Guides and Skills. We’re planning to write documentation specifically for AI agents so that it’s simple to build atop Rowan with no previous experience.
Improved Error Messages. When things fail, you (or your agent) need to be able to understand what went wrong and how you can fix it. We plan to improve end-to-end error messages and increase observability to make it easier to troubleshoot simulation issues.
CLI. We also plan to build a command-line interface so you can submit and monitor Rowan workflows directly from your terminal.
If any of these are particularly important to your work, we’d love to hear from you! Feel free to reach out or open a GitHub issue.
Building Tooling For AI Scientists
As we work to make Rowan more agent-compatible, we’re excited to be building with two early partners in this space.
bioArena
Kat and the team at bioArena started working on integrating Rowan into agentic workflows before we had even considered this area. We’ve been grateful for their support and continual benchmarking of the latest models, tools, & Rowan features, and we’re happy to continue sponsoring the bioArena agentic biology hackathons. (The latest hackathon, focused on designing TREM2 binders, is expected to have in vitro results from Adaptyv next week!)
Mirror Physics
Mirror Physics is building Axon, an interactive agent for drug discovery that orchestrates industry-leading drug-discovery tools to supercharge medicinal chemistry teams. We’re excited to partner with the team at Mirror Physics to give Axon access to Rowan’s tools: you can see early demos of our integration on their Substack, and we look forward to building more sophisticated and performant features alongside their team to drive real value in early-stage campaigns.
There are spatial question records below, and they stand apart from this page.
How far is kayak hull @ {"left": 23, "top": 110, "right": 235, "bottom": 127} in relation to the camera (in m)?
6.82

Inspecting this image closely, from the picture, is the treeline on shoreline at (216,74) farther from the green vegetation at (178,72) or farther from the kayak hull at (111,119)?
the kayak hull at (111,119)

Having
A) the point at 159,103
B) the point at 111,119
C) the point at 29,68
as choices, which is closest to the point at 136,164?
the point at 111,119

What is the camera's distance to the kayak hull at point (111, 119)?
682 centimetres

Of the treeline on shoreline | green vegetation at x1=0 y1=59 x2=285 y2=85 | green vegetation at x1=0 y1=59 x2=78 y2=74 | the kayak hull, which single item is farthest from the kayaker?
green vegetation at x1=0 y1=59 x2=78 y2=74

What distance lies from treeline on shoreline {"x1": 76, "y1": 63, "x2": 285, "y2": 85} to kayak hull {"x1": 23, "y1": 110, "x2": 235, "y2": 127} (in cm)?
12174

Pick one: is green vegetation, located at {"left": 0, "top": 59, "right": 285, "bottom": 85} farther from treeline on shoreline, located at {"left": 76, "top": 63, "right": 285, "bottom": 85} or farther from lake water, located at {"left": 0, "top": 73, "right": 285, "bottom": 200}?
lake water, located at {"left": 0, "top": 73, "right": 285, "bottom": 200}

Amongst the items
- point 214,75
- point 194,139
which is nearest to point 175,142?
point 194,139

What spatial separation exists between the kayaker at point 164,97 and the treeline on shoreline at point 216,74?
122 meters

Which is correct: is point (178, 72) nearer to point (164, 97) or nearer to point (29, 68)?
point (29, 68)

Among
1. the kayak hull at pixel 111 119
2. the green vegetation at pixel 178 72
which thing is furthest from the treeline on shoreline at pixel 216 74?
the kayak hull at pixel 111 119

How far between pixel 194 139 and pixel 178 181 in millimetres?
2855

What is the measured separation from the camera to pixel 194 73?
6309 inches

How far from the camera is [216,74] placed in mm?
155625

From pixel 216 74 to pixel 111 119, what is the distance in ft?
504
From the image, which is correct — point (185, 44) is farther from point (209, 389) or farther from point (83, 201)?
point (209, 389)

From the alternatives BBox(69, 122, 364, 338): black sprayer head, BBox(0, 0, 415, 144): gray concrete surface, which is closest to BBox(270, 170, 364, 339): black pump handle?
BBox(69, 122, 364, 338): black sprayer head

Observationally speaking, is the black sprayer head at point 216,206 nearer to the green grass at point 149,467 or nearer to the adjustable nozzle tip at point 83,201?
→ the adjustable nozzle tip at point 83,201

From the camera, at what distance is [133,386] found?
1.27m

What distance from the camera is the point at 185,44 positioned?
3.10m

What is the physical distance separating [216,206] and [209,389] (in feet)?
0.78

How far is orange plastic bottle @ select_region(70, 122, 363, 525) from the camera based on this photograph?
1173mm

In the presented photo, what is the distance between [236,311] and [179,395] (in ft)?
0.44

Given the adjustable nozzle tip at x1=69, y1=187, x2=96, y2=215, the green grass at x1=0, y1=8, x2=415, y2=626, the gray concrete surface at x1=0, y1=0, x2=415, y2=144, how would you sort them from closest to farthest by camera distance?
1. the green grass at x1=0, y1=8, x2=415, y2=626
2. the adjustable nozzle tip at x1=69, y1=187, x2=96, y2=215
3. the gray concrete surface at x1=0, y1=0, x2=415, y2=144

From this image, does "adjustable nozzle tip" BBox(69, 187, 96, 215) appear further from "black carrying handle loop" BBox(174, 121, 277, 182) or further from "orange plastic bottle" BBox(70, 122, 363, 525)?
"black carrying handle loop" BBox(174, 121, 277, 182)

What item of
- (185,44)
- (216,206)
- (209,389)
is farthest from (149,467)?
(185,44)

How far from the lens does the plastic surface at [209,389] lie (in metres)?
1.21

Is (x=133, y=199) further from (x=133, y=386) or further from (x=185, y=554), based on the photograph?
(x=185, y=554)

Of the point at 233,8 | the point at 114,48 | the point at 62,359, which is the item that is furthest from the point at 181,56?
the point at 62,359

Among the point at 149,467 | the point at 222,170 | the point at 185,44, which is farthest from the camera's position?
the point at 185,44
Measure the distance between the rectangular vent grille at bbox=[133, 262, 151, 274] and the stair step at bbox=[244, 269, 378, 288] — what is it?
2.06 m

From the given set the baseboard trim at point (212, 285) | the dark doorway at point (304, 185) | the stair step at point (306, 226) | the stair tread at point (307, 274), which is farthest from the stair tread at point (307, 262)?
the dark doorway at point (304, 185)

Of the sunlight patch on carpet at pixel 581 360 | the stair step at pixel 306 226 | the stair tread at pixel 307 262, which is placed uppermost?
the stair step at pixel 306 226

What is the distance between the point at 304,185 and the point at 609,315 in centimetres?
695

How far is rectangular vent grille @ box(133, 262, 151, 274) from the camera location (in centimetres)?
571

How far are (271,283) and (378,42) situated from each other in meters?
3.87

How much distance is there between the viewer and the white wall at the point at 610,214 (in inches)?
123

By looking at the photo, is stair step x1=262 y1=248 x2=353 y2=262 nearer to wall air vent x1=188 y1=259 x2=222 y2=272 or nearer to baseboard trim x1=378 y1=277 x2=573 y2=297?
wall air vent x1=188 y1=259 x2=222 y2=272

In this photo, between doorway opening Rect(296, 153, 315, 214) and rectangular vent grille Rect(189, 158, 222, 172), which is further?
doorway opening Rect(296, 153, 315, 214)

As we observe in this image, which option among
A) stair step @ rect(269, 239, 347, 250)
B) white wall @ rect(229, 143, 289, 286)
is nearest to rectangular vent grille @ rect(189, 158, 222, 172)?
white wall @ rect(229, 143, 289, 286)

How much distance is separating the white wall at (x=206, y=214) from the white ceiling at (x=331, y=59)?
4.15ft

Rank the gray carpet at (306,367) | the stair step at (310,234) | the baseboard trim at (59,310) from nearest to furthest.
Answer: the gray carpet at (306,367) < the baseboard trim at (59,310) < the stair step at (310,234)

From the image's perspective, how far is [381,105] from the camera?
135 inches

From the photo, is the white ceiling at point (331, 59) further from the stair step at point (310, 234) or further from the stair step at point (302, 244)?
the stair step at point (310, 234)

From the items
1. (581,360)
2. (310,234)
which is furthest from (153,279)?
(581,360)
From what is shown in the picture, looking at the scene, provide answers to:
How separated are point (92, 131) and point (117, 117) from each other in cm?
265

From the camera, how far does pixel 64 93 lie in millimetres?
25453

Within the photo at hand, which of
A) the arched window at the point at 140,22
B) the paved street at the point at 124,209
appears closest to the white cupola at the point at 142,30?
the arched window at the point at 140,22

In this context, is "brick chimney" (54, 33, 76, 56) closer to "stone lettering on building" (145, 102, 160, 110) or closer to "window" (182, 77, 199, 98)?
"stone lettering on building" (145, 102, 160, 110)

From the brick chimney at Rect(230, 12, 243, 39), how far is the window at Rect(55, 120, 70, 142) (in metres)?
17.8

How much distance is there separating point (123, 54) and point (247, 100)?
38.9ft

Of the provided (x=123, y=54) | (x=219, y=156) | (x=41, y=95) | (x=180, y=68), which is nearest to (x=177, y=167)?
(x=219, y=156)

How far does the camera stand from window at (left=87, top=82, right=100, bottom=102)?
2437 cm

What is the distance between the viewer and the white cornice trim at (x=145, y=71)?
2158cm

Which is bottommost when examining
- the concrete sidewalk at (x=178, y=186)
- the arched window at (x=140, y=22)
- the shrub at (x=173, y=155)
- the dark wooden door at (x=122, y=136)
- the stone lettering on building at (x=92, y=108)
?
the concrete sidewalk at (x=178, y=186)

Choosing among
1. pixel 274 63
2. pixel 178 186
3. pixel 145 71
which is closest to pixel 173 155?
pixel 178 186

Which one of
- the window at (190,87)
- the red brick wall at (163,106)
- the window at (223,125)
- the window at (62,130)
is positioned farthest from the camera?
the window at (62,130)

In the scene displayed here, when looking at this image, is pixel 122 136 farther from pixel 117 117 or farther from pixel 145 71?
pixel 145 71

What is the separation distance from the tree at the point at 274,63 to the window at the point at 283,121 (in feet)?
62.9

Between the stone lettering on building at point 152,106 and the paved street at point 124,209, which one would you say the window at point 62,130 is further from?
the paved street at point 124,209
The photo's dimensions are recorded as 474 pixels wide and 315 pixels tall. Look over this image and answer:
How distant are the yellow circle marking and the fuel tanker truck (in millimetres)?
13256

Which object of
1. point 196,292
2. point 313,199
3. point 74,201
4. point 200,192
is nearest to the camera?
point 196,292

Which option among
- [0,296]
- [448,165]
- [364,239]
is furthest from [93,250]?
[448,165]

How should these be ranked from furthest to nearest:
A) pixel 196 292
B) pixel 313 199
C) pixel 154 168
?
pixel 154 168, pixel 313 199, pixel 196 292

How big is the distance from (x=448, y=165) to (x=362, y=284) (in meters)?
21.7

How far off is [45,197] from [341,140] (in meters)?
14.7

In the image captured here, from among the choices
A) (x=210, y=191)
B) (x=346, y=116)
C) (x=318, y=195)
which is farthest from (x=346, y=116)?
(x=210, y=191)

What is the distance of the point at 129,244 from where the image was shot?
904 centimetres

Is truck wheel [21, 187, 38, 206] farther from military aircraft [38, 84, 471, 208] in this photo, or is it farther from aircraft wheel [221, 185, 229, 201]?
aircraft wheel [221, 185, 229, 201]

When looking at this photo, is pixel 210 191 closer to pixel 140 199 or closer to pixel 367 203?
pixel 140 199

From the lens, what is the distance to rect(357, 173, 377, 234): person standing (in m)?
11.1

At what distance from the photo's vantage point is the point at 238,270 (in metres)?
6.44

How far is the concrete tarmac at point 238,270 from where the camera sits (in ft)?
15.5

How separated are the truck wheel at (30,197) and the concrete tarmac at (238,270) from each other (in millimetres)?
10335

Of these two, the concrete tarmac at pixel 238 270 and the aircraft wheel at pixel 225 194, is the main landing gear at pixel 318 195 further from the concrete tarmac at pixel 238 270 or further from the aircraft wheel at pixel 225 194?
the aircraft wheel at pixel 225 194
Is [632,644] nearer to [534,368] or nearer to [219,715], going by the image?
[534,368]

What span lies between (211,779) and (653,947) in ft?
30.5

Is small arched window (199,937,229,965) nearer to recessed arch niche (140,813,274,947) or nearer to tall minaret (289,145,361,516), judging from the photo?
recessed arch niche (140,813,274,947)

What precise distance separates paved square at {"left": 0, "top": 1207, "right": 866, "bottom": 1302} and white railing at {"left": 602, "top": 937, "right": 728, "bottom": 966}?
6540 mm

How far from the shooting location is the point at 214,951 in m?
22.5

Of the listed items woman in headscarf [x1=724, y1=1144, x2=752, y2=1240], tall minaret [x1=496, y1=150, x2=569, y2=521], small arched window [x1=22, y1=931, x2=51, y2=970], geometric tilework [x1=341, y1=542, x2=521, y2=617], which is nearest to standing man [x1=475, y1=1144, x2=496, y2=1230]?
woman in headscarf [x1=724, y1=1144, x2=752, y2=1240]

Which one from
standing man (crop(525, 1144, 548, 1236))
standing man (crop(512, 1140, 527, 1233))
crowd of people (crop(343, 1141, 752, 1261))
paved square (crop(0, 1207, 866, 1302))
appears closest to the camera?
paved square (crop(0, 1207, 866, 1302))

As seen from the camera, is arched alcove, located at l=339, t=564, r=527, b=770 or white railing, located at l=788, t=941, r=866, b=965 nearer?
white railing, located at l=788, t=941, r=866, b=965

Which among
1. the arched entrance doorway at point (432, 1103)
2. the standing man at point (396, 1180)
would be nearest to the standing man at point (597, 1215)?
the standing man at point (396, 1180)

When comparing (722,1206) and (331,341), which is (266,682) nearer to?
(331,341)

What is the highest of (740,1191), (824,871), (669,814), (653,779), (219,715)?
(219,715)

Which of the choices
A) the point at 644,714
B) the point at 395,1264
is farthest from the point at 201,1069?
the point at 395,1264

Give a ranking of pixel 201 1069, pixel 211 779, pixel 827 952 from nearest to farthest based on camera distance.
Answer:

We’re excited to explore integration of Rowan into even more AI-powered workflows. If you’re interested in building with Rowan, please reach out! We’re very interested in meeting any builders in this space, from small startups to teams inside large pharmaceutical or materials companies, and we want to make Rowan’s tools as useful as possible to the next generation of AI-powered companies.
Corin here: my coworkers say there are “numerous documentation viewing plugins” that can solve this problem for me. Heresy!